Page images and extracted text -
···

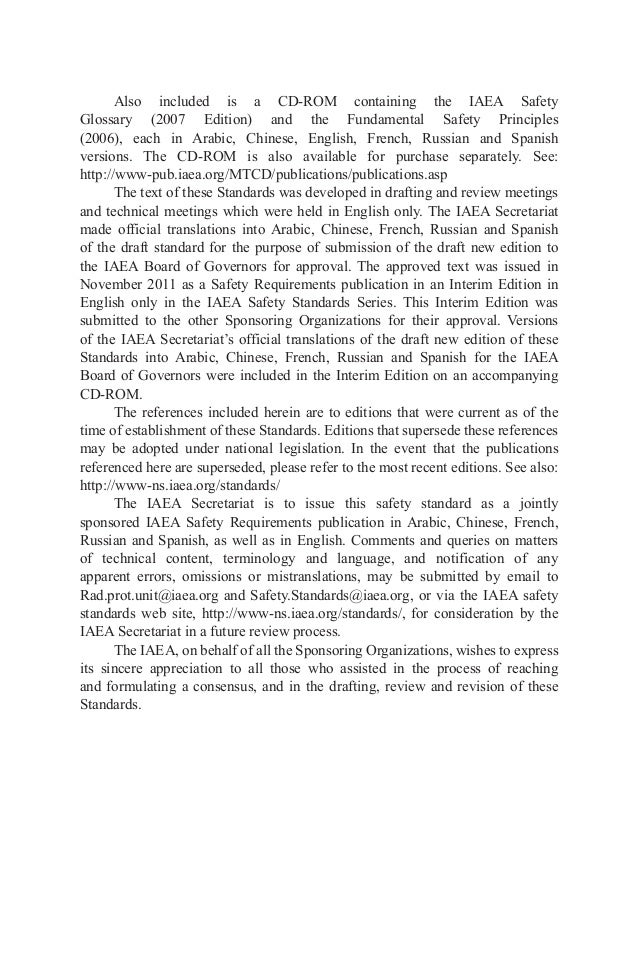 Also included is a CD-ROM containing the IAEA Safety Glossary (2007 Edition) and the Fundamental Safety Principles (2006), each in Arabic, Chinese, English, French, Russian and Spanish versions. The CD-ROM is also available for purchase separately. See: http://www-pub.iaea.org/MTCD/publications/publications.asp

The text of these Standards was developed in drafting and review meetings and technical meetings which were held in English only. The IAEA Secretariat made official translations into Arabic, Chinese, French, Russian and Spanish of the draft standard for the purpose of submission of the draft new edition to the IAEA Board of Governors for approval. The approved text was issued in November 2011 as a Safety Requirements publication in an Interim Edition in English only in the IAEA Safety Standards Series. This Interim Edition was submitted to the other Sponsoring Organizations for their approval. Versions of the IAEA Secretariat's official translations of the draft new edition of these Standards into Arabic, Chinese, French, Russian and Spanish for the IAEA Board of Governors were included in the Interim Edition on an accompanying CD-ROM.

The references included herein are to editions that were current as of the time of establishment of these Standards. Editions that supersede these references may be adopted under national legislation. In the event that the publications referenced here are superseded, please refer to the most recent editions. See also: http://www-ns.iaea.org/standards/

The IAEA Secretariat is to issue this safety standard as a jointly sponsored IAEA Safety Requirements publication in Arabic, Chinese, French, Russian and Spanish, as well as in English. Comments and queries on matters of technical content, terminology and language, and notification of any apparent errors, omissions or mistranslations, may be submitted by email to Rad.prot.unit@iaea.org and Safety.Standards@iaea.org, or via the IAEA safety standards web site, http://www-ns.iaea.org/standards/, for consideration by the IAEA Secretariat in a future review process.

The IAEA, on behalf of all the Sponsoring Organizations, wishes to express its sincere appreciation to all those who assisted in the process of reaching and formulating a consensus, and in the drafting, review and revision of these Standards.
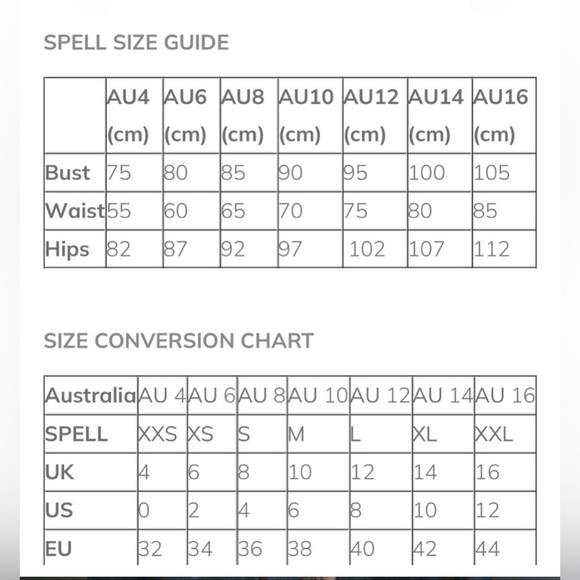 SPELL SIZE GUIDE

| | AU4 (cm) | AU6 (cm) | AU8 (cm) | AU10 (cm) | AU12 (cm) | AU14 (cm) | AU16 (cm) |
|---|---|---|---|---|---|---|---|
| Bust | 75 | 80 | 85 | 90 | 95 | 100 | 105 |
| Waist | 55 | 60 | 65 | 70 | 75 | 80 | 85 |
| Hips | 82 | 87 | 92 | 97 | 102 | 107 | 112 |

SIZE CONVERSION CHART

| Australia | AU 4 | AU 6 | AU 8 | AU 10 | AU 12 | AU 14 | AU 16 |
|---|---|---|---|---|---|---|---|
| SPELL | XXS | XS | S | M | L | XL | XXL |
| UK | 4 | 6 | 8 | 10 | 12 | 14 | 16 |
| US | 0 | 2 | 4 | 6 | 8 | 10 | 12 |
| EU | 32 | 34 | 36 | 38 | 40 | 42 | 44 |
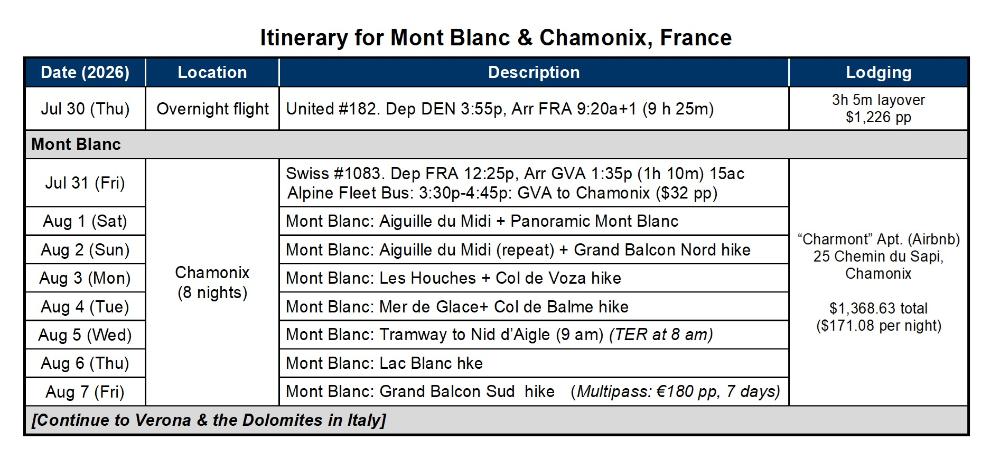 Itinerary for Mont Blanc & Chamonix, France

| Date (2026) | Location | Description | Lodging |
|---|---|---|---|
| Jul 30 (Thu) | Overnight flight | United #182. Dep DEN 3:55p, Arr FRA 9:20a+1 (9 h 25m) | 3h 5m layover $1,226 pp |
| Mont Blanc | | | |
| Jul 31 (Fri) | Chamonix (8 nights) | Swiss #1083. Dep FRA 12:25p, Arr GVA 1:35p (1h 10m) 15ac Alpine Fleet Bus: 3:30p-4:45p: GVA to Chamonix ($32 pp) | "Charmont" Apt. (Airbnb) 25 Chemin du Sapi, Chamonix $1,368.63 total ($171.08 per night) |
| Aug 1 (Sat) | | Mont Blanc: Aiguille du Midi + Panoramic Mont Blanc | |
| Aug 2 (Sun) | | Mont Blanc: Aiguille du Midi (repeat) + Grand Balcon Nord hike | |
| Aug 3 (Mon) | | Mont Blanc: Les Houches + Col de Voza hike | |
| Aug 4 (Tue) | | Mont Blanc: Mer de Glace+ Col de Balme hike | |
| Aug 5 (Wed) | | Mont Blanc: Tramway to Nid d'Aigle (9 am) (TER at 8 am) | |
| Aug 6 (Thu) | | Mont Blanc: Lac Blanc hke | |
| Aug 7 (Fri) | | Mont Blanc: Grand Balcon Sud hike (Multipass: €180 pp, 7 days) | |
| [Continue to Verona & the Dolomites in Italy] | | | |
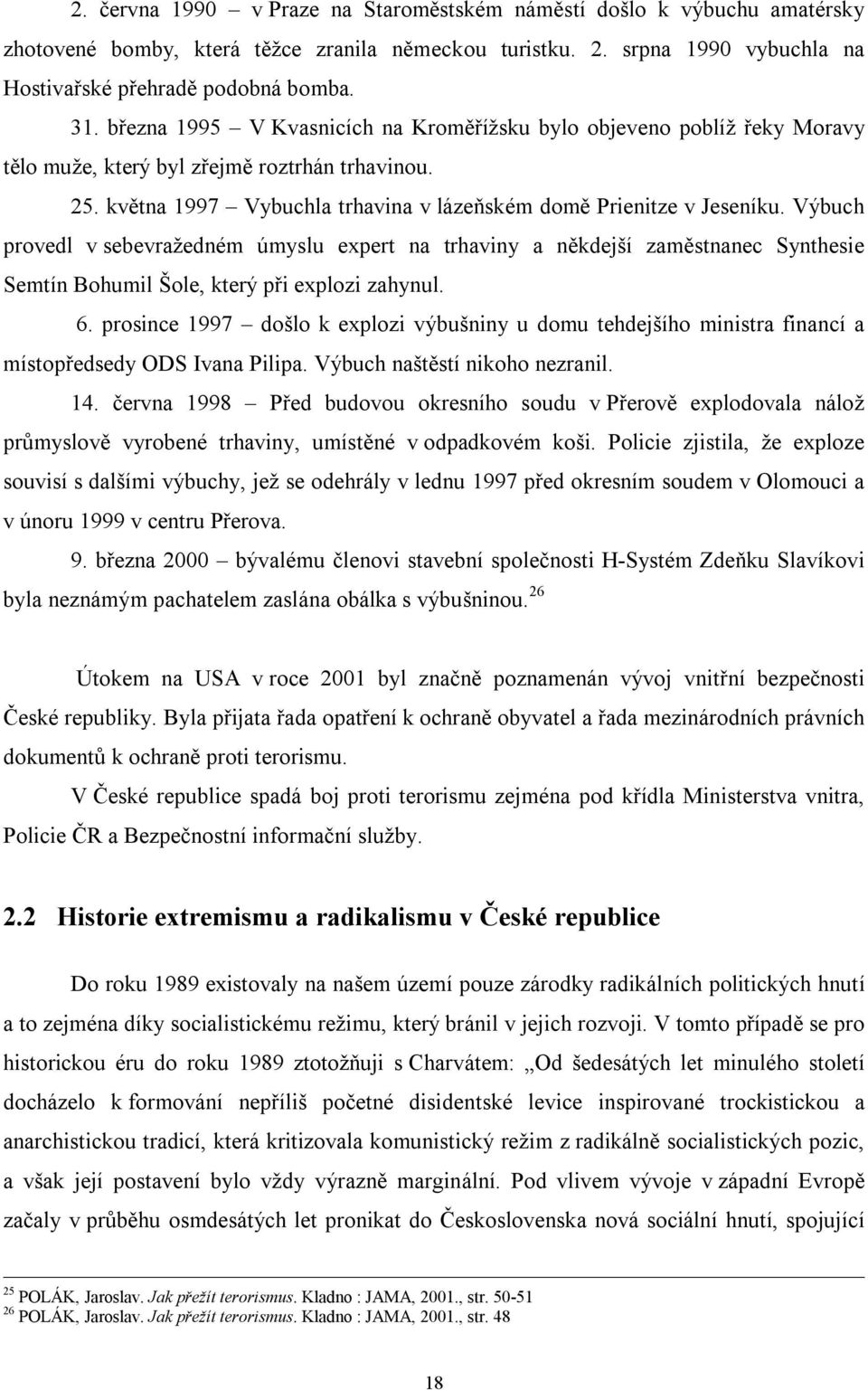 2. června 1990 – v Praze na Staroměstském náměstí došlo k výbuchu amatérsky zhotovené bomby, která těžce zranila německou turistku. 2. srpna 1990 vybuchla na Hostivařské přehradě podobná bomba.

31. března 1995 – V Kvasnicích na Kroměřížsku bylo objeveno poblíž řeky Moravy tělo muže, který byl zřejmě roztrhán trhavinou.

25. května 1997 – Vybuchla trhavina v lázeňském domě Prienitze v Jeseníku. Výbuch provedl v sebevražedném úmyslu expert na trhaviny a někdejší zaměstnanec Synthesie Semtín Bohumil Šole, který při explozi zahynul.

6. prosince 1997 – došlo k explozi výbušniny u domu tehdejšího ministra financí a místopředsedy ODS Ivana Pilipa. Výbuch naštěstí nikoho nezranil.

14. června 1998 – Před budovou okresního soudu v Přerově explodovala nálož průmyslově vyrobené trhaviny, umístěné v odpadkovém koši. Policie zjistila, že exploze souvisí s dalšími výbuchy, jež se odehrály v lednu 1997 před okresním soudem v Olomouci a v únoru 1999 v centru Přerova.

9. března 2000 – bývalému členovi stavební společnosti H-Systém Zdeňku Slavíkovi byla neznámým pachatelem zaslána obálka s výbušninou.$^{26}$

Útokem na USA v roce 2001 byl značně poznamenán vývoj vnitřní bezpečnosti České republiky. Byla přijata řada opatření k ochraně obyvatel a řada mezinárodních právních dokumentů k ochraně proti terorismu.

V České republice spadá boj proti terorismu zejména pod křídla Ministerstva vnitra, Policie ČR a Bezpečnostní informační služby.

2.2 Historie extremismu a radikalismu v České republice

Do roku 1989 existovaly na našem území pouze zárodky radikálních politických hnutí a to zejména díky socialistickému režimu, který bránil v jejich rozvoji. V tomto případě se pro historickou éru do roku 1989 ztotožňuji s Charvátem: „Od šedesátých let minulého století docházelo k formování nepříliš početné disidentské levice inspirované trockistickou a anarchistickou tradicí, která kritizovala komunistický režim z radikálně socialistických pozic, a však její postavení bylo vždy výrazně marginální. Pod vlivem vývoje v západní Evropě začaly v průběhu osmdesátých let pronikat do Československa nová sociální hnutí, spojující

$^{25}$ POLÁK, Jaroslav. Jak přežít terorismus. Kladno : JAMA, 2001., str. 50-51
$^{26}$ POLÁK, Jaroslav. Jak přežít terorismus. Kladno : JAMA, 2001., str. 48

18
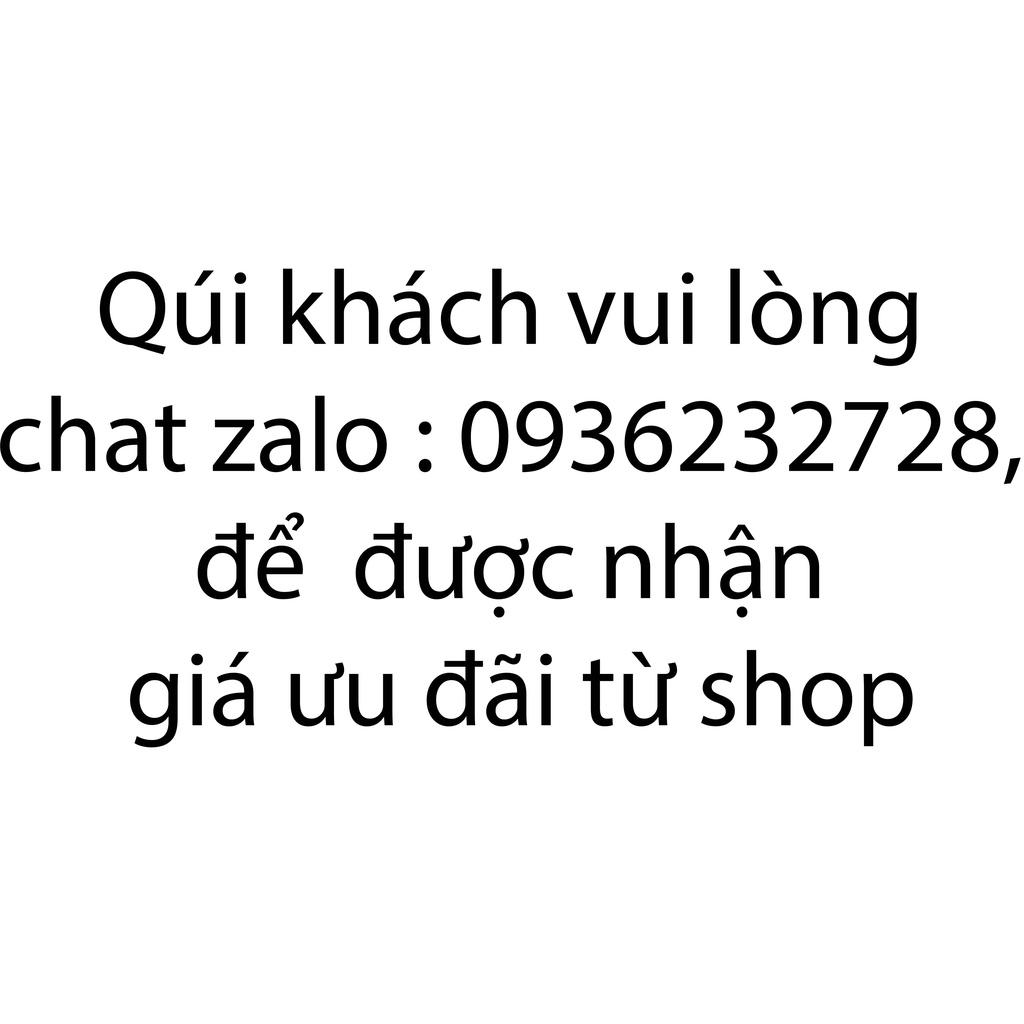 Qúi khách vui lòng chat zalo : 0936232728, để được nhận giá ưu đãi từ shop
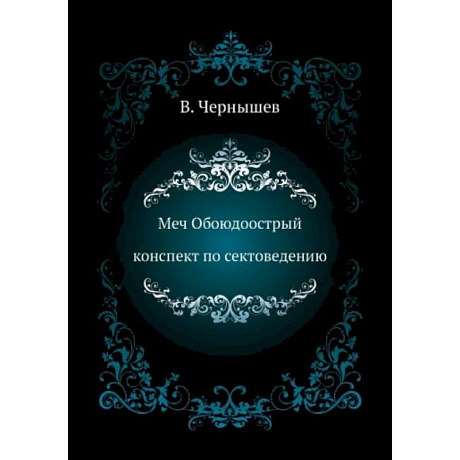 В. Чернышев

Меч Обоюдоострый

конспект по сектоведению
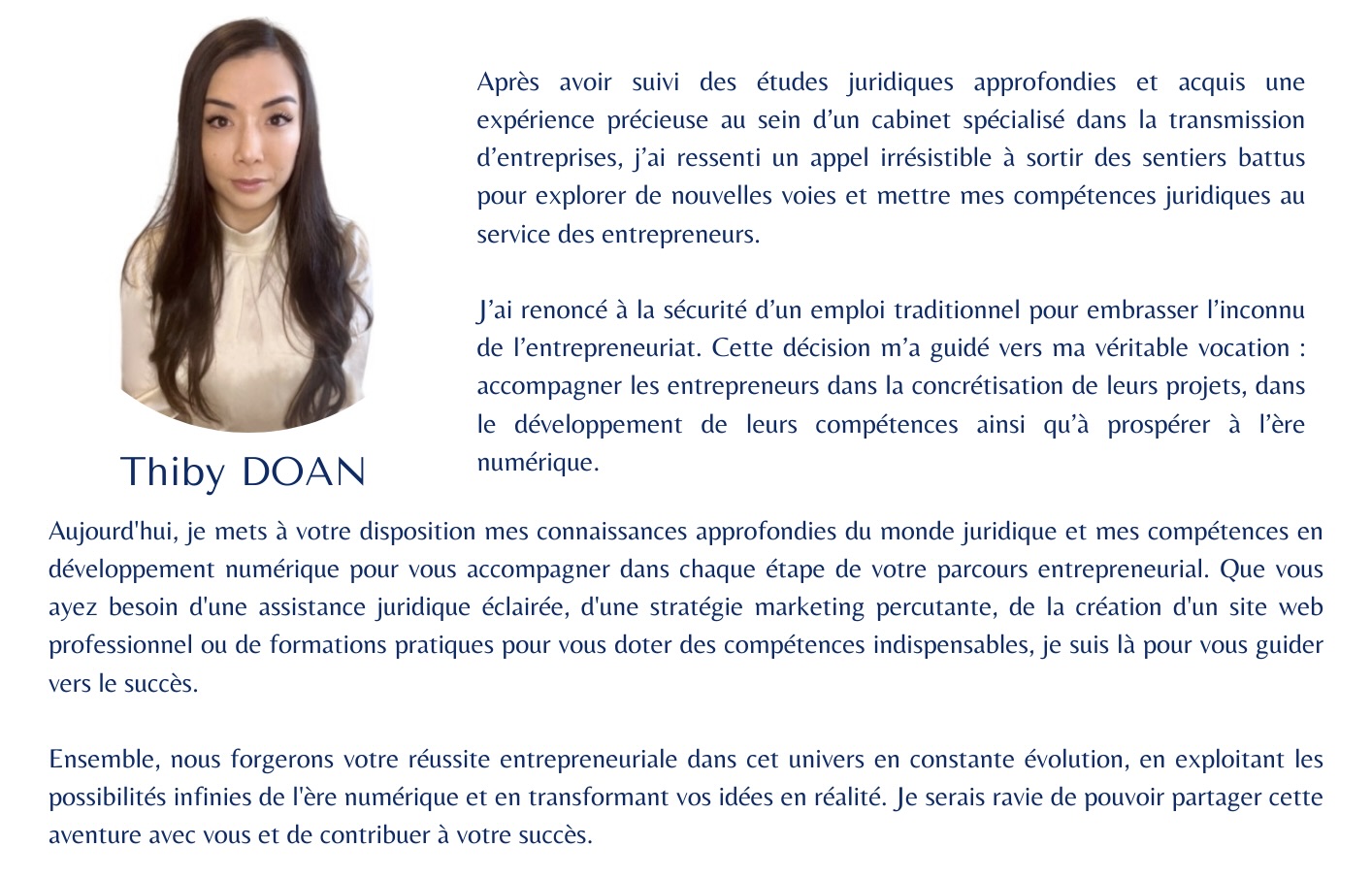 Thiby DOAN

Après avoir suivi des études juridiques approfondies et acquis une expérience précieuse au sein d’un cabinet spécialisé dans la transmission d’entreprises, j’ai ressenti un appel irrésistible à sortir des sentiers battus pour explorer de nouvelles voies et mettre mes compétences juridiques au service des entrepreneurs.

J’ai renoncé à la sécurité d’un emploi traditionnel pour embrasser l’inconnu de l’entrepreneuriat. Cette décision m’a guidé vers ma véritable vocation : accompagner les entrepreneurs dans la concrétisation de leurs projets, dans le développement de leurs compétences ainsi qu’à prospérer à l’ère numérique.

Aujourd'hui, je mets à votre disposition mes connaissances approfondies du monde juridique et mes compétences en développement numérique pour vous accompagner dans chaque étape de votre parcours entrepreneurial. Que vous ayez besoin d'une assistance juridique éclairée, d'une stratégie marketing percutante, de la création d'un site web professionnel ou de formations pratiques pour vous doter des compétences indispensables, je suis là pour vous guider vers le succès.

Ensemble, nous forgerons votre réussite entrepreneuriale dans cet univers en constante évolution, en exploitant les possibilités infinies de l'ère numérique et en transformant vos idées en réalité. Je serais ravie de pouvoir partager cette aventure avec vous et de contribuer à votre succès.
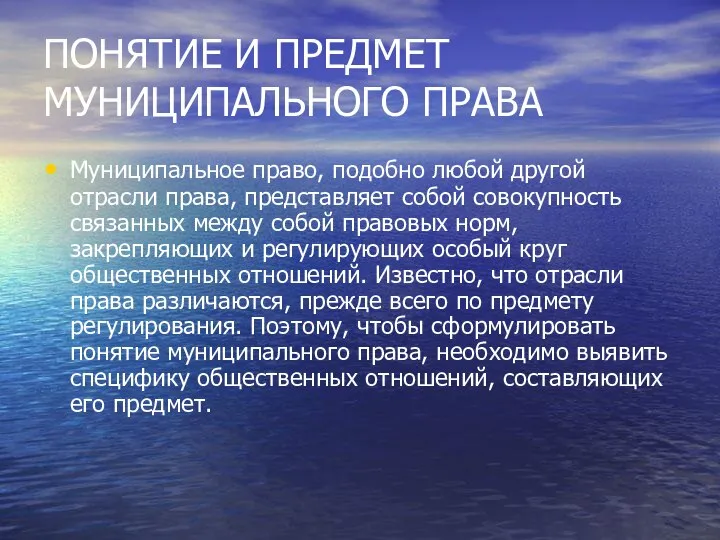 ПОНЯТИЕ И ПРЕДМЕТ МУНИЦИПАЛЬНОГО ПРАВА

• Муниципальное право, подобно любой другой отрасли права, представляет собой совокупность связанных между собой правовых норм, закрепляющих и регулирующих особый круг общественных отношений. Известно, что отрасли права различаются, прежде всего по предмету регулирования. Поэтому, чтобы сформулировать понятие муниципального права, необходимо выявить специфику общественных отношений, составляющих его предмет.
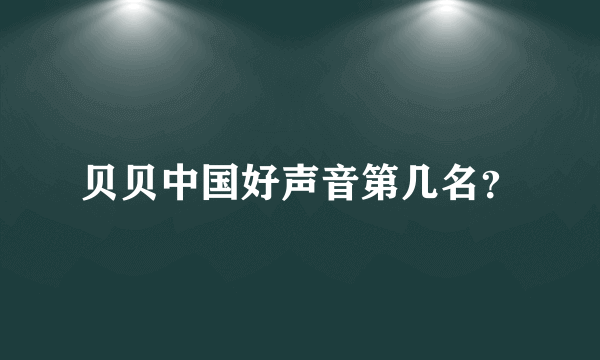 贝贝中国好声音第几名?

···

WORK TO BE COMPLETED - Reproduce the data above exactly, but only from the line containing "US | 0 | 2 | 4" through the line containing "9. března 2000"; skip the pictures.

SOLUTION -
| US | 0 | 2 | 4 | 6 | 8 | 10 | 12 |
| EU | 32 | 34 | 36 | 38 | 40 | 42 | 44 |
 Itinerary for Mont Blanc & Chamonix, France

| Date (2026) | Location | Description | Lodging |
|---|---|---|---|
| Jul 30 (Thu) | Overnight flight | United #182. Dep DEN 3:55p, Arr FRA 9:20a+1 (9 h 25m) | 3h 5m layover $1,226 pp |
| Mont Blanc | | | |
| Jul 31 (Fri) | Chamonix (8 nights) | Swiss #1083. Dep FRA 12:25p, Arr GVA 1:35p (1h 10m) 15ac Alpine Fleet Bus: 3:30p-4:45p: GVA to Chamonix ($32 pp) | "Charmont" Apt. (Airbnb) 25 Chemin du Sapi, Chamonix $1,368.63 total ($171.08 per night) |
| Aug 1 (Sat) | | Mont Blanc: Aiguille du Midi + Panoramic Mont Blanc | |
| Aug 2 (Sun) | | Mont Blanc: Aiguille du Midi (repeat) + Grand Balcon Nord hike | |
| Aug 3 (Mon) | | Mont Blanc: Les Houches + Col de Voza hike | |
| Aug 4 (Tue) | | Mont Blanc: Mer de Glace+ Col de Balme hike | |
| Aug 5 (Wed) | | Mont Blanc: Tramway to Nid d'Aigle (9 am) (TER at 8 am) | |
| Aug 6 (Thu) | | Mont Blanc: Lac Blanc hke | |
| Aug 7 (Fri) | | Mont Blanc: Grand Balcon Sud hike (Multipass: €180 pp, 7 days) | |
| [Continue to Verona & the Dolomites in Italy] | | | |
 2. června 1990 – v Praze na Staroměstském náměstí došlo k výbuchu amatérsky zhotovené bomby, která těžce zranila německou turistku. 2. srpna 1990 vybuchla na Hostivařské přehradě podobná bomba.

31. března 1995 – V Kvasnicích na Kroměřížsku bylo objeveno poblíž řeky Moravy tělo muže, který byl zřejmě roztrhán trhavinou.

25. května 1997 – Vybuchla trhavina v lázeňském domě Prienitze v Jeseníku. Výbuch provedl v sebevražedném úmyslu expert na trhaviny a někdejší zaměstnanec Synthesie Semtín Bohumil Šole, který při explozi zahynul.

6. prosince 1997 – došlo k explozi výbušniny u domu tehdejšího ministra financí a místopředsedy ODS Ivana Pilipa. Výbuch naštěstí nikoho nezranil.

14. června 1998 – Před budovou okresního soudu v Přerově explodovala nálož průmyslově vyrobené trhaviny, umístěné v odpadkovém koši. Policie zjistila, že exploze souvisí s dalšími výbuchy, jež se odehrály v lednu 1997 před okresním soudem v Olomouci a v únoru 1999 v centru Přerova.

9. března 2000 – bývalému členovi stavební společnosti H-Systém Zdeňku Slavíkovi byla neznámým pachatelem zaslána obálka s výbušninou.$^{26}$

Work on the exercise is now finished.